• Text shown
FORT MYERS – The U.S. District Court for the Middle District of Florida, Fort Myers Division, recently denied a motion by Bright House Networks LLC and Advanced Telesolutions Inc. (ATI) to certify to the 11th U.S. Circuit Court of Appeals issues of whether the Government-Debt Exception fails strict scrutiny and cannot be severed in a suit alleging Telephone Consumer Protection Act (TCPA) violations for auto-dialed collection calls.
U.S. District Judge John E. Steele wrote the May 21 order for the court, stating that Bright House failed to meet two of the three requirements, that there is substantial ground for difference of opinion and that an immediate appeal from the order may materially advance the ultimate termination of the litigation.
Stephen Sliwa filed an amended class action suit against Bright House and ATI claiming violations of the TCPA, Florida Consumer Collection Practices Act and the Fair Debt Collection Practices Act. In the court filing, Sliwa alleges that in an attempt to collect a debt he owed to Bright House, Bright House called his cellphone “hundreds of times using an automatic telephone dialing system or pre-recorded or artificial voice technology, even after he instructed them to stop.”
Bright House filed a motion for judgment, claiming that TCPA Section 227, which prohibits auto-dialed texts or calls to cellphones without consent, violates the First Amendment. The court denied the motion without addressing the First Amendment issue, finding that even if Section 227 violates the First Amendment, the Government-Debt Exception “would be severable, and the remainder of the provision would still expose Bright House to liability under the facts alleged in the amended cComplaint.”
Bright House argues that there are several California district judges that certified the question for interlocutory review, showing “substantial grounds for difference of opinion regarding its severability,” the court said. Bright House also argues that “immediate appeal would advance the ultimate termination of the litigation.”
Judge Steele noted that the court would only address the issue of severability “because the court did not address that issue in its opinion and order, whether the Government-Debt Exception violates the First Amendment is not an issue fairly included within the order Bright House seeks to certify for appeal.”

• What this exercise asks
**1)** In the article, rewrite everything from "FORT MYERS –" down to "materially advance the ultimate termination of the litigation.", substituting "the cable company" for "Bright House Networks LLC".
**2)** According to the article, who wrote the May 21 order for the court?
**3)** List every law that, according to the article, Stephen Sliwa's amended class action suit claims was violated.

• Stored data
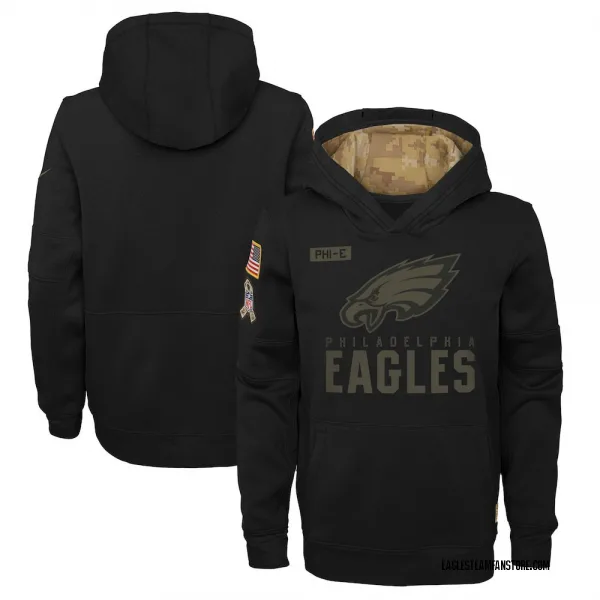 Youth Philadelphia Eagles Black 2020 Salute to Service Pullover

• Answers to the tasks
**1)**
FORT MYERS – The U.S. District Court for the Middle District of Florida, Fort Myers Division, recently denied a motion by the cable company and Advanced Telesolutions Inc. (ATI) to certify to the 11th U.S. Circuit Court of Appeals issues of whether the Government-Debt Exception fails strict scrutiny and cannot be severed in a suit alleging Telephone Consumer Protection Act (TCPA) violations for auto-dialed collection calls.
U.S. District Judge John E. Steele wrote the May 21 order for the court, stating that Bright House failed to meet two of the three requirements, that there is substantial ground for difference of opinion and that an immediate appeal from the order may materially advance the ultimate termination of the litigation.

**2)** U.S. District Judge John E. Steele

**3)**
Telephone Consumer Protection Act (TCPA)
Florida Consumer Collection Practices Act
Fair Debt Collection Practices Act